MAGA-Phobia: Politico Q&A with Totalitarianism Expert Focuses on Trump

May 21st, 2024 4:55 PM

"News" outlets are engaged in feverish speculation about just how dystopian Donald Trump's second term might be. Their fervent imaginations overrule the reality of Trump's first term, which never devolved into dictatorship. 

On Sunday, Politico's Joanna Weiss conducted a Q&A with liberal Samantha Rose Hill, a scholar of totalitarianism and the author Hannah Arendt. The headline was "‘A Truer Reality Beyond Reality’: Hannah Arendt’s Warning About How Totalitarianism Takes Root."

Although Stalinism and Nazism are touched upon (barely), the main focus was Orange Man Bad.

Weiss somehow manages to go two paragraphs of the interview before latching on to Trump: 

Samantha Rose Hill is a professor at the Brooklyn Institute for Social Research and a leading interpreter of Arendt’s thinking, particularly as it relates to loneliness. She notes that The Origins of Totalitarianism became a bestseller in 2016 because it helped explain an aspect of Donald Trump’s election: how economic and social conditions create feelings of loneliness and rootlessness and lead people to seek out belonging and meaning in political movements. Today, Hill says, Arendt might have connected loneliness not just to the rise of Trump, but also the actions of groups like Moms for Liberty on the right and the fervor of identity politics on the left.

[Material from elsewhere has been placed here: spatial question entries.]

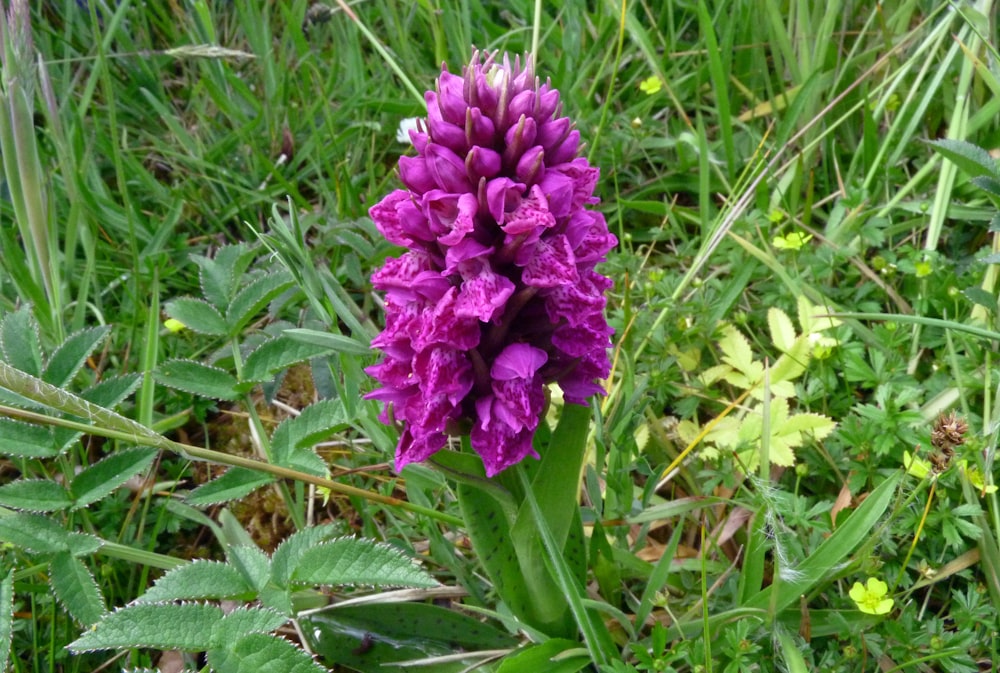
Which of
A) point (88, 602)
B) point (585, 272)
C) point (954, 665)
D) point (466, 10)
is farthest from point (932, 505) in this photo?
point (466, 10)

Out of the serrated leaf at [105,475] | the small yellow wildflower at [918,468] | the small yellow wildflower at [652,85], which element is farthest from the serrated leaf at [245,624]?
the small yellow wildflower at [652,85]

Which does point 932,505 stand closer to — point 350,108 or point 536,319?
point 536,319

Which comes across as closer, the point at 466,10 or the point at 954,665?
the point at 954,665

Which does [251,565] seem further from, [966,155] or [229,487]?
[966,155]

Arendt died almost 50 years ago, but Hill can somehow conjure up her spirit to tell us how she would have thought about Trump? How very, very convenient. Oh, and would it be too much to expect the interviewer to ask the interpreter of Arendt's thinking what Arendt might have thought about the state employing partisan lawfare to suppress and interfere with their opponents in an election year?

And here we have "evidence" for the authoritarian cult of Trump based on weather reports: 

Ideology teaches people that there is a truer reality beyond reality. Think of QAnon, Pizzagate and the many Americans who believe Donald Trump won the last presidential election. Another example that comes to mind is Trump’s inauguration. It was very clearly raining. You could see the rain. People were holding umbrellas. And yet, Trump said, “It isn’t raining.” Many people affirmed his statement, because the point of the statement wasn’t to reflect upon the experience as it was, but to assert his ideology of dominance.

Hey Politico! How's this for an alternate reality? The CIA narrative fed to you that you enthusiastically recited in 2020, "Hunter Biden story is Russian disinfo, dozens of former intel officials say." But wait! The rain! The rain!

Finally they speculate about Trump being merely being in the authoritarian stage before he finally achieves true totalitarianism. Weiss asks:

When people object to Trump or a politician like him, it seems what they’re often concerned about is authoritarianism, as opposed to totalitarianism. What’s the relationship between the two? Does totalitarianism lead to authoritarianism? Or is it the other way around?

To which self-styled Arendt thought interpreter Hill answers:

In Arendt’s account, it would be the other way around. She distinguishes between authoritarianism, fascism, tyranny and totalitarianism. Totalitarianism, she argued, depended upon the radical atomization of the whole, the absolute elimination of all spontaneity. One lived in absolute fear all the time, even those in the party, and the aim of totalitarianism was total world domination.

Within an authoritarian system, you still have limited political freedom. There isn’t a totalizing state of fear, but there is domination: domination that aims at political control within a state, without the means of persuasion. So if we were to think of Trump trying to overturn the election results of 2020, that I think we can read as a kind of authoritarian grab.

Sniff! You mean Donald Trump still has not quite reached totalitarian level yet? So how would Hannah Arendt as conjured up by her 2024 thought interpreter regard the massive governmental lawfare being used against Trump? Politico thinks you can never suggest Democrats might engage in authoritarian behavior as they claim they're just "safeguarding democracy."